> [Exercício proposto]: Reproduza fielmente a passagem do texto sobre os judeus marroquinos no norte do Brasil que começa em "De meus avós a" e termina em "de judeus brasileiros.".

> [Trecho selecionado]:
◆ ◆ ◆

Nas primeiras décadas do século 19 chegaram à região norte do Brasil, procedentes do Marrocos, os primeiros judeus. Eram na maioria jovens, em busca de vida nova.

Esses judeus marroquinos criaram as importantes comunidades judaicas de Belém e Manaus, vibrantes até hoje. Preocupados em não perder a própria identidade, eles mantiveram e transmitiram suas milenares tradições através das gerações.

De meus avós a meus netos

Meus avós, Simão Sarraf (1872-1952) e Clara Roffé Sarraf (1886-1960), eram nascidos em Belém do Pará. Ambos eram originários de famílias de Marrocos, porém a mãe de Simão, minha bisavó Elisa Baruel, já era brasileira e, portanto, meus netos  são a 6ª geração de judeus brasileiros.

Meu avô era descendente de sefaraditas portugueses que foram para Tetuan, e vovó, de família de Arzila, aldeia de pescadores na costa norte marroquina. Casaram-se em Belém, em 1899, e formaram uma grande família, com seus oito filhos, sendo que os três últimos já nasceram em São Paulo, para onde vovô, que era guarda-livros, se mudou com os seus.
Assim como milhares  de origem marroquina, meus avós haviam herdado toda uma bagagem de usos e costumes, além da tradicional religiosidade judaica  que carinhosamente  transmitiram  a filhos e netos.

Shabat e a Dafina

Em casa de meus avós, o Shabat merecia realmente ser um dia de descanso, pois os preparativos começavam alguns dias antes.

◆ ◆ ◆

> [Dados armazenados]:
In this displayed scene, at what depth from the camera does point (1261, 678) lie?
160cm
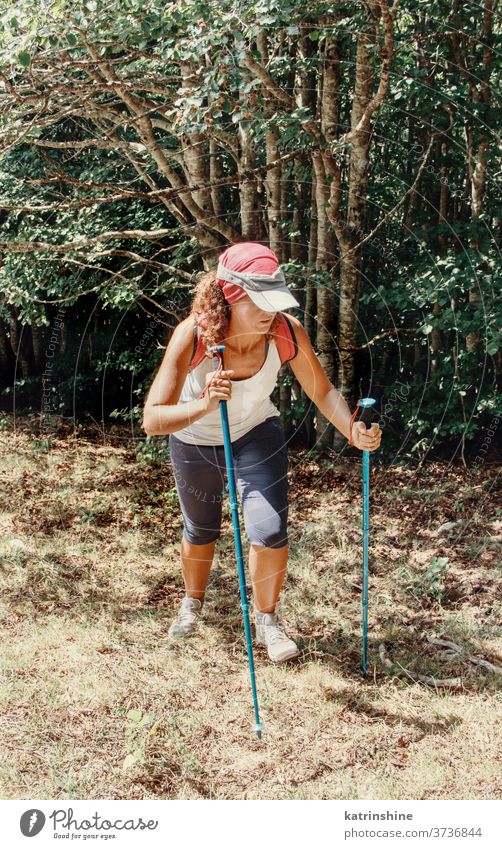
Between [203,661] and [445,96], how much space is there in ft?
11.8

◆ ◆ ◆

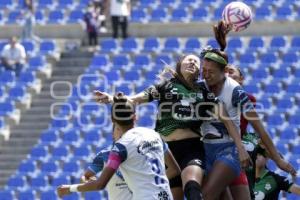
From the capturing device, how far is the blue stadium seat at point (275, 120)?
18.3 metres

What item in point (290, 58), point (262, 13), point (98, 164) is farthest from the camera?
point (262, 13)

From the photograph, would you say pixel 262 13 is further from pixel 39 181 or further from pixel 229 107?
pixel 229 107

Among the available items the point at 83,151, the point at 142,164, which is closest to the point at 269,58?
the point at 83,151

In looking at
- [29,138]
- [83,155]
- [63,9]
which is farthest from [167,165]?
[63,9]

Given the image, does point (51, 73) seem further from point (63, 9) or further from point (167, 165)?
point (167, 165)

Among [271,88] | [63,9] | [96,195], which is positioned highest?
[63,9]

◆ ◆ ◆

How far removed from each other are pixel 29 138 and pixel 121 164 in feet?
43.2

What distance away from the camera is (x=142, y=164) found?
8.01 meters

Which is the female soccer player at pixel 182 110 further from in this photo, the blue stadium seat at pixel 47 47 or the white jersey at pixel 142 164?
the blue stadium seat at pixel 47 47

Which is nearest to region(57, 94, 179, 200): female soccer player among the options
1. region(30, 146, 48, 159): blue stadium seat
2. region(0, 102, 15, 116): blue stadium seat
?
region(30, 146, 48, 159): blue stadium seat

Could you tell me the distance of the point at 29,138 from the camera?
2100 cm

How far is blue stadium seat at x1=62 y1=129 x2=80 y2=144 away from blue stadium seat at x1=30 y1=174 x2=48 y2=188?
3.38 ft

◆ ◆ ◆

> [A resposta]:
De meus avós a meus netos

Meus avós, Simão Sarraf (1872-1952) e Clara Roffé Sarraf (1886-1960), eram nascidos em Belém do Pará. Ambos eram originários de famílias de Marrocos, porém a mãe de Simão, minha bisavó Elisa Baruel, já era brasileira e, portanto, meus netos  são a 6ª geração de judeus brasileiros.